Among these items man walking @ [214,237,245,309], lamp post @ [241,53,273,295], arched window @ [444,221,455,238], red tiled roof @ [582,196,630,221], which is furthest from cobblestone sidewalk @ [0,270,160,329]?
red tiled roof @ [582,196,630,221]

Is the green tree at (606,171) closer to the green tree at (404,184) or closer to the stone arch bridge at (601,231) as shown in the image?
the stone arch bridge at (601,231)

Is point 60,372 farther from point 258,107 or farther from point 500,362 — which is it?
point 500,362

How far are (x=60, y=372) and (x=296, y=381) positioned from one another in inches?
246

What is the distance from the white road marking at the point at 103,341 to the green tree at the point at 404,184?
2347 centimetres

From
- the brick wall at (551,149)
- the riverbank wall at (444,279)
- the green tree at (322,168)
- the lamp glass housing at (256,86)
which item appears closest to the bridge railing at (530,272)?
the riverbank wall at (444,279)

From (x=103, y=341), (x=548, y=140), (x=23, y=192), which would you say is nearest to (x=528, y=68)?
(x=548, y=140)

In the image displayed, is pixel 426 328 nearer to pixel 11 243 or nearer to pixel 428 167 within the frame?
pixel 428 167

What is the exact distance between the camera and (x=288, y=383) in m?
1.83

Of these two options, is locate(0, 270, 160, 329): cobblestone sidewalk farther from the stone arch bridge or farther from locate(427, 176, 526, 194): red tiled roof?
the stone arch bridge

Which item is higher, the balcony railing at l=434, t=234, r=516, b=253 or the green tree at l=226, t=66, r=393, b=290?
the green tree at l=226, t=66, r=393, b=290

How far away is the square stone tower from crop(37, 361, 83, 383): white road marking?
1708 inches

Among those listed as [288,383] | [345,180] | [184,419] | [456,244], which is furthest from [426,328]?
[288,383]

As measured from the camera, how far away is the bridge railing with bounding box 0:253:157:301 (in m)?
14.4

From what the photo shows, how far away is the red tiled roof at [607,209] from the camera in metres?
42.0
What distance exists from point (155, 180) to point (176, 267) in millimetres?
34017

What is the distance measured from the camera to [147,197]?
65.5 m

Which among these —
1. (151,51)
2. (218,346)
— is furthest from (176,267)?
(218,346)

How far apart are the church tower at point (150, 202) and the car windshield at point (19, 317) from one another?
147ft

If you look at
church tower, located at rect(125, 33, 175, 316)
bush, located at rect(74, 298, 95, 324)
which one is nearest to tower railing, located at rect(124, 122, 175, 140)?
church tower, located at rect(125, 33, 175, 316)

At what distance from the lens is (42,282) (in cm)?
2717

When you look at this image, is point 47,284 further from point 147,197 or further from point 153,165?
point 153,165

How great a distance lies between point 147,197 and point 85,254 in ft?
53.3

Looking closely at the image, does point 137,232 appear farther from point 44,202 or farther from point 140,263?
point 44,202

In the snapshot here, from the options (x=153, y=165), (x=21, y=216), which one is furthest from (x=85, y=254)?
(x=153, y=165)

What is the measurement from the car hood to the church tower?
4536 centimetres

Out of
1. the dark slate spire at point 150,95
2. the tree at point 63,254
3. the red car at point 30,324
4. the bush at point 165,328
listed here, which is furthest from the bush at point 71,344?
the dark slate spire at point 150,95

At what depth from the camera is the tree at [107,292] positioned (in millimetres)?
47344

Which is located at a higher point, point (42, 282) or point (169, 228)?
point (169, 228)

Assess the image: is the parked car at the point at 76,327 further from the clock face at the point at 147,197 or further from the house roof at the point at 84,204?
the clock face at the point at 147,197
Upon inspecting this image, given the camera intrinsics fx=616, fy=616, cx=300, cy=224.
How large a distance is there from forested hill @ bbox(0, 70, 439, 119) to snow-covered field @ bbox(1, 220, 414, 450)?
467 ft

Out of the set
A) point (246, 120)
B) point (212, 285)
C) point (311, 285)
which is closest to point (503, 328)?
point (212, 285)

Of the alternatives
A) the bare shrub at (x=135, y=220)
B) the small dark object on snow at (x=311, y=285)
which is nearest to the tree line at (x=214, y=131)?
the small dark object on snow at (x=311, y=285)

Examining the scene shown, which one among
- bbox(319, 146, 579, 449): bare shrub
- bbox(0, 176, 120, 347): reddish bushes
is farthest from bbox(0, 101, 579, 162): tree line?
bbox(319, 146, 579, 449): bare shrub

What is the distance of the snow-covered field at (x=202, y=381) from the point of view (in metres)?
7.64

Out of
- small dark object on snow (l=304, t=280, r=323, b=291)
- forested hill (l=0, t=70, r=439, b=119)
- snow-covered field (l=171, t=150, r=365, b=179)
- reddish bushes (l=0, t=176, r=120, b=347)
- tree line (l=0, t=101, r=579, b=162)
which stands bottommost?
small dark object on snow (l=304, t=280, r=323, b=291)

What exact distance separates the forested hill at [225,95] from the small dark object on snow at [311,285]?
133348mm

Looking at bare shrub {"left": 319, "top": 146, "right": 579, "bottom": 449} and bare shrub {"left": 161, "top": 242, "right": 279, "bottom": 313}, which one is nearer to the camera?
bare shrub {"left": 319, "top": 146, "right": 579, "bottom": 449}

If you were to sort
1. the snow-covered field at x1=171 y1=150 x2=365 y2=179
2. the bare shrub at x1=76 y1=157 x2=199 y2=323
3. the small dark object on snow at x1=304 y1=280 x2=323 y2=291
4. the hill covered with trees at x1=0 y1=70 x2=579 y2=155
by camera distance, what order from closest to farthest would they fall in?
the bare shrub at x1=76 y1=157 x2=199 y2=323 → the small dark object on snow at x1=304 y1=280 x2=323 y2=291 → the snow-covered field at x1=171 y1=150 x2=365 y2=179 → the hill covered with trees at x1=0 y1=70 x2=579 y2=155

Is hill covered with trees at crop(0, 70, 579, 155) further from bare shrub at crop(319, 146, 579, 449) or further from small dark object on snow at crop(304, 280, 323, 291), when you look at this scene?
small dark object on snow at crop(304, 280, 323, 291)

....

● **EXERCISE DIRECTIONS**
Extract all of the lines above and copy each one word for word, with no changes.

● **ANSWER TO THE TASK**
Among these items man walking @ [214,237,245,309], lamp post @ [241,53,273,295], arched window @ [444,221,455,238], red tiled roof @ [582,196,630,221], which is furthest from cobblestone sidewalk @ [0,270,160,329]?
red tiled roof @ [582,196,630,221]

Is the green tree at (606,171) closer to the green tree at (404,184) or closer to the stone arch bridge at (601,231) as shown in the image?
the stone arch bridge at (601,231)

Is point 60,372 farther from point 258,107 or farther from point 500,362 — which is it?
point 500,362

How far are (x=60, y=372) and (x=296, y=381) positioned from one another in inches?
246

What is the distance from the white road marking at the point at 103,341 to the green tree at the point at 404,184?
2347 centimetres

From
- the brick wall at (551,149)
- the riverbank wall at (444,279)
- the green tree at (322,168)
- the lamp glass housing at (256,86)
which item appears closest to the bridge railing at (530,272)?
the riverbank wall at (444,279)

From (x=103, y=341), (x=548, y=140), (x=23, y=192), which would you say is nearest to (x=528, y=68)?
(x=548, y=140)

In the image displayed, is pixel 426 328 nearer to pixel 11 243 or nearer to pixel 428 167 within the frame?
pixel 428 167

What is the exact distance between the camera and (x=288, y=383) in m?
1.83

Of these two options, is locate(0, 270, 160, 329): cobblestone sidewalk farther from the stone arch bridge or farther from locate(427, 176, 526, 194): red tiled roof?
the stone arch bridge

Which item is higher, the balcony railing at l=434, t=234, r=516, b=253 or the green tree at l=226, t=66, r=393, b=290?
the green tree at l=226, t=66, r=393, b=290

How far away is the square stone tower from crop(37, 361, 83, 383): white road marking?
1708 inches

Among those listed as [288,383] | [345,180] | [184,419] | [456,244], which is furthest from [426,328]?
[288,383]

As measured from the camera, how far away is the bridge railing with bounding box 0:253:157:301 (in m)?
14.4

From what the photo shows, how far away is the red tiled roof at [607,209] from the camera in metres?
42.0
What distance exists from point (155, 180) to point (176, 267) in millimetres?
34017

What is the distance measured from the camera to [147,197]?
65.5 m

Which among these —
1. (151,51)
2. (218,346)
— is furthest from (176,267)?
(218,346)

How far apart are the church tower at point (150, 202) and the car windshield at point (19, 317) from one another?
147ft

If you look at
church tower, located at rect(125, 33, 175, 316)
bush, located at rect(74, 298, 95, 324)
which one is nearest to tower railing, located at rect(124, 122, 175, 140)?
church tower, located at rect(125, 33, 175, 316)

At what distance from the lens is (42,282) (in cm)?
2717

When you look at this image, is point 47,284 further from point 147,197 or further from point 153,165?
point 153,165

How great a distance lies between point 147,197 and point 85,254 in ft?
53.3

Looking closely at the image, does point 137,232 appear farther from point 44,202 or farther from point 140,263?
point 44,202

In the snapshot here, from the options (x=153, y=165), (x=21, y=216), which one is furthest from (x=85, y=254)?
(x=153, y=165)

What is the measurement from the car hood to the church tower?
4536 centimetres

Out of
1. the dark slate spire at point 150,95
2. the tree at point 63,254
3. the red car at point 30,324
4. the bush at point 165,328
listed here, which is furthest from the bush at point 71,344?
the dark slate spire at point 150,95

At what depth from the camera is the tree at [107,292] positioned (in millimetres)?
47344

Which is located at a higher point, point (42, 282) or point (169, 228)?
point (169, 228)

Assess the image: is the parked car at the point at 76,327 further from the clock face at the point at 147,197 or further from the house roof at the point at 84,204?
the clock face at the point at 147,197
Upon inspecting this image, given the camera intrinsics fx=616, fy=616, cx=300, cy=224.
How large a distance is there from forested hill @ bbox(0, 70, 439, 119) to snow-covered field @ bbox(1, 220, 414, 450)?
467 ft

Out of the set
A) point (246, 120)
B) point (212, 285)
C) point (311, 285)
which is closest to point (503, 328)?
point (212, 285)

Of the alternatives
A) the bare shrub at (x=135, y=220)
B) the small dark object on snow at (x=311, y=285)
which is nearest to the tree line at (x=214, y=131)?
the small dark object on snow at (x=311, y=285)

Examining the scene shown, which one among
- bbox(319, 146, 579, 449): bare shrub
- bbox(0, 176, 120, 347): reddish bushes
is farthest from bbox(0, 101, 579, 162): tree line?
bbox(319, 146, 579, 449): bare shrub

What is the distance of the snow-covered field at (x=202, y=381) from the point of view (in metres)?
7.64

Out of
- small dark object on snow (l=304, t=280, r=323, b=291)
- forested hill (l=0, t=70, r=439, b=119)
- snow-covered field (l=171, t=150, r=365, b=179)
- reddish bushes (l=0, t=176, r=120, b=347)
- tree line (l=0, t=101, r=579, b=162)
which stands bottommost?
small dark object on snow (l=304, t=280, r=323, b=291)

What exact distance separates the forested hill at [225,95] from the small dark object on snow at [311,285]?
133348mm

Looking at bare shrub {"left": 319, "top": 146, "right": 579, "bottom": 449} and bare shrub {"left": 161, "top": 242, "right": 279, "bottom": 313}, which one is nearer to the camera?
bare shrub {"left": 319, "top": 146, "right": 579, "bottom": 449}

If you were to sort
1. the snow-covered field at x1=171 y1=150 x2=365 y2=179
2. the bare shrub at x1=76 y1=157 x2=199 y2=323
3. the small dark object on snow at x1=304 y1=280 x2=323 y2=291
4. the hill covered with trees at x1=0 y1=70 x2=579 y2=155
by camera distance, what order from closest to farthest would they fall in?
the bare shrub at x1=76 y1=157 x2=199 y2=323 → the small dark object on snow at x1=304 y1=280 x2=323 y2=291 → the snow-covered field at x1=171 y1=150 x2=365 y2=179 → the hill covered with trees at x1=0 y1=70 x2=579 y2=155

Is hill covered with trees at crop(0, 70, 579, 155) further from bare shrub at crop(319, 146, 579, 449) or further from small dark object on snow at crop(304, 280, 323, 291), when you look at this scene?
small dark object on snow at crop(304, 280, 323, 291)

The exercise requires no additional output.